In the Vegetable Patch: Late Salad Greens
Lettuces need cool temperatures to germinate but by this time of year the soil has become thoroughly warm and daytime air temperatures often are warm too. If this is the problem in your garden, scatter your lettuce seeds on moist potting mix in small flats that will fit into your refrigerator. After a few days of chilling the flats can be moved to a cool spot, in a garage or basement for example, until germination is complete. Keeping the flats inside open plastic bags will help maintain steady moisture required for germination. After the seedlings are an inch or so high you can transplant them to a bed of loose soil in the garden. Do this on a cloudy day and be sure to move some of the potting mix with the roots when you transplant.

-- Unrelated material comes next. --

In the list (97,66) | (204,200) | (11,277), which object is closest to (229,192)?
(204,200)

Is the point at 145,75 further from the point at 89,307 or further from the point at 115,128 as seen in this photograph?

Its better to use leaf lettuce for late plantings because it tolerates higher temperatures than does iceberg. It grows faster, too. While red tip and oak leaf are always good choices, your Growise Center experts can recommend several varieties of lettuce seed for late planting. Try mixing in some peppercress seed to add zing to your late season salads. It germinates easily and grows fast.
Its not necessary to wait for lettuce to reach mature size. Begin harvesting as soon as the leaves are large enough to handle. Instead of pulling the plants out by the roots cut the leaves with scissors. Always leave a few leaves on each plant to keep it growing so that if the season continues long enough you may make more than one cutting on a plant as new growth emerges.
Its easy to keep your second lettuce crop going into cold weather if you cover it lightly with a row cover. These covers admit light and moisture but mediate cold temperatures. To harvest lettuce once youve covered it, simply fold back the cover in one spot, make your cuttings, and return the cover.